车轮碾过碎石路,发出一阵噼里啪啦的脆响。
五分钟后。
金杯车一头扎进了公墓后山的一片小树林里,熄火,关灯。
世界瞬间安静下来。
只有那只金毛犬不知死活地“汪”了一声。
“嘘!”
李科一把捂住狗嘴,结果被糊了一手口水。
他嫌弃地在九爷的衣服上蹭了蹭,换来对方一个想杀人的眼神。
“带家伙。”
陈默推开车门,冷风裹挟着泥土的腥味扑面而来。
后备箱打开。
并没有专业的洛阳铲或者旋风铲。
只有两把生锈的铁锹,一把锄头,还有老鬼用来修下水道的撬棍。
“真挖啊?”
看着远处那一排排在月光下惨白的墓碑,李科的双腿开始打摆子,“这要是被抓了,起步就是三年,而且……”

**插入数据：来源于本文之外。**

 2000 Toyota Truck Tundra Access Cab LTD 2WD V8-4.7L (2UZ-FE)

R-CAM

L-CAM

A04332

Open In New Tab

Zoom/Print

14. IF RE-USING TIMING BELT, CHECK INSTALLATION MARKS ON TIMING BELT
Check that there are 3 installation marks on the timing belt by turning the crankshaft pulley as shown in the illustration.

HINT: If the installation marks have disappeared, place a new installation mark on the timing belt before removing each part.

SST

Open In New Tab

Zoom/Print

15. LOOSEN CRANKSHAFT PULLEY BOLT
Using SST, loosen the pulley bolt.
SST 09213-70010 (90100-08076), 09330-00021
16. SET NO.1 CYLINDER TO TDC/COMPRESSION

他咽了口唾沫,声音压得极低:“你们不觉得这里阴森森的吗?王道明那种变态,死后变鬼肯定也是厉鬼。”
“怕什么。”
老鬼把一把铁锹扔给李科,差点砸到他的脚,“他是变态,我们是穷凶极恶的通缉犯,按道理说,鬼应该怕我们。”
“别废话。”
陈默提着锄头,率先走进了齐腰深的荒草,“A区7排14号。”
雨后的公墓泥泞不堪。
四个人,一条狗,像是一群幽灵在碑林中穿行。
九爷不愧是老江湖,走路几乎没有声音,就连踩在枯枝上也是软绵绵的。
反观李科,一步三滑,还要拖着那只以为是出来郊游、兴奋得想撒尿标记地盘的金毛。
“到了。”
陈默停下脚步。
面前是一座极其气派的墓地。
汉白玉的栏杆,进口的大理石墓碑,碑前甚至还摆着两盆早就枯死的发财树。
墓碑上嵌着一张黑白照片。
王道明戴着金丝眼镜,嘴角挂着那种标志性的、温文中带着一丝轻蔑的笑。
“这就是那孙子的窝?”
老鬼走上前,用铁锹敲了敲墓碑,发出清脆的响声,“住得挺宽敞啊,比老子诊所都大。”
“开工。”
陈默没有废话,直接挥起锄头。
咚!
第一锄下去,带起一大块沾着草根的湿泥。
“造孽啊……”李科一边念叨着“阿弥陀佛”一边被迫营业,铁锹铲得比谁都快,生怕慢一点就被那只金毛把坑填回去。
那只狗似乎把这当成了某种挖宝游戏,前爪扒拉得飞快,泥点子甩了九爷一脸。
半小时后。
一个一米多深的土坑出现在众人面前。
铁锹碰到了硬物。
哐当。
那是棺材盖的声音。
“好木头。”
九爷蹲下身,用袖子擦了擦棺材板上的泥,“金丝楠木,这棺材至少值个百八十万,这孙子对自己是真舍得花钱。”
“起钉。”
陈默跳下坑,把撬棍插进棺材盖的缝隙里。
老鬼和九爷也跳了下来,三个人喊着号子同时用力。
嘎吱——
沉重的棺材钉发出令人牙酸的摩擦声。
李科趴在坑边,只敢露出一双眼睛,手里紧紧攥着那个骨灰盒,仿佛那是唯一的护身符。
“一,二,起!”
轰!
沉重的棺材盖被掀开,翻落在一旁的泥水里。
一股难以形容的气味涌了出来。
不是尸臭。
而是一股浓烈的、像是福尔马林混合着某种香料的怪味。
四把手电筒的光柱同时照进了棺材。